Ibn ‘Arabí, Sadr al-Dín Qunawí and following them Mulla Sadra talk of the station of the non-conditioned being as the essence of Oneness in terms of the Hidden Ipseity (huwiyyah), the Absolute Hidden, the Essence of the Truth and the Essence of the Oneness. That is to say that the Essence of the Truth, in terms of non-entities, is referred to through the absolute in comparability.

“And it is He who has no name, definition or attribution, and is not subject to knowledge and perception.” Any existent which has a name, a definition and an attribution and which can be perceived and known is an intellectual or estimative concept, and this is not the case with the Truth. “And He is the Absolute unknown and hidden”. (p. 15)

He quotes from Sadr al-Dín Qunawí as saying that pure absoluteness is a negative quality which requires the negation of all rules, attributes and entities of the Divine Essence and the non delimitation and the non-restrictedness in an attribute, name or another entity[1].

There is also a well-known hadíth which is repeatedly quoted in books on gnosis and which Mulla Sadra also refers to in this book in two various versions (p.25 & p.63). This hadíth says that the Truth is hidden behind 70000 veils.[2].

Of course, as Mulla Sadra says, this indicates multipicity. Shaykh ‘Attar says:

He has more than thousands of veils,

Made of light and of darkness, before the door.

According to Mulla Sadra’s interpretation, the veils of light are the subtlest spiritual possible things and the dark veils represent dense corporeal things.

Nevertheless, determined and God-seeking men have proceeded to take the spiritual journey without observing the principle of suspension (ta‘til), which would lead man to an easy life. Every one, in accordance with his capability and capacity, proceeds to know Him, may that Dear take some of the veils off His face and do them a favor.

It should be noted that all existents, including men, have a sort of unconscious knowledge of the presence of the Oneness, which is an undifferentiated and simple understanding of the Truth.

But the composite knowledge, which comprises the conscious knowledge of the Truth (i.e. knowledge accompanied with the knowledge of knowledge) either through unveiling - the method of saints and gnostics – or through demonstration - the method of those rationalists who contemplate His attributions and effects - is not attainable for all existents. It is this very knowledge which determines the criterion of obligations, and the benefit of sending the prophets is based on this knowledge. In this kind of knowledge the false and the true are allowed, and the rules of belief and disbelief and the difference between the degrees of mysticism pertain to it. This is unlike the first kind of knowledge, in which the false is not allowed at all.

The knowledge of the Truth is in the nature of the essence;

It is the knowledge of knowledge, which is an intellectual one.

Now the wayfarers of this path move on various mounts and with various supplies. Some of them attempt to get to know the Truth through creatures and through obtaining the path of demonstration, and this group will not succeed in attaining the station of real knowledge. The other group, the people of God, puts creatures aside and does not see them in the middle and knows the Truth through the Truth, and also knows other than the Truth through the Truth.

### YOUR GOAL:
Please retype word for word the part of the passage on Mulla Sadra that opens with the words containing "He quotes from" and closes with "or another entity[1].". The listing has no connection to the passage on Mulla Sadra.

### DATASET EXTRACT:
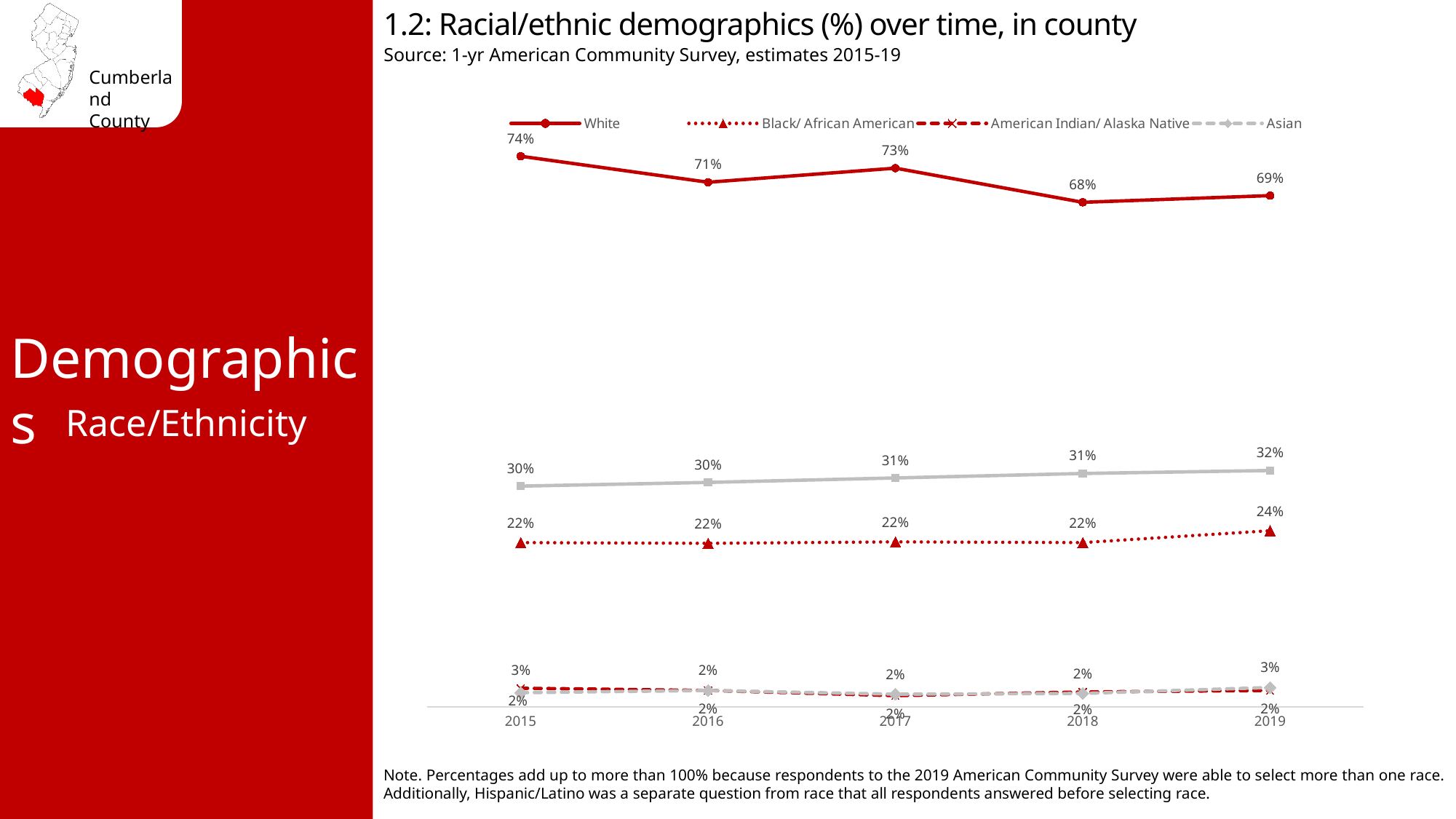
By how many percentage points did the White value change from 2015 to 2019? 5 percentage points What is the value for White in 2018? 68% What is the value for White in 2015? 74% Which year has the higher White value, 2016 or 2017? 2017 In which year is the White series at its lowest? 2018 What kind of chart is shown on the slide? line chart In which year is the White series at its highest? 2015 Does the White series generally rise or fall from 2015 to 2019? fall What is the title of the chart? 1.2: Racial/ethnic demographics (%) over time, in county What is the value for Black/ African American in 2019? 24% What is the value for Black/ African American in 2016? 22% How many years are plotted on the x axis? 5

### RESULT:
He quotes from Sadr al-Dín Qunawí as saying that pure absoluteness is a negative quality which requires the negation of all rules, attributes and entities of the Divine Essence and the non delimitation and the non-restrictedness in an attribute, name or another entity[1].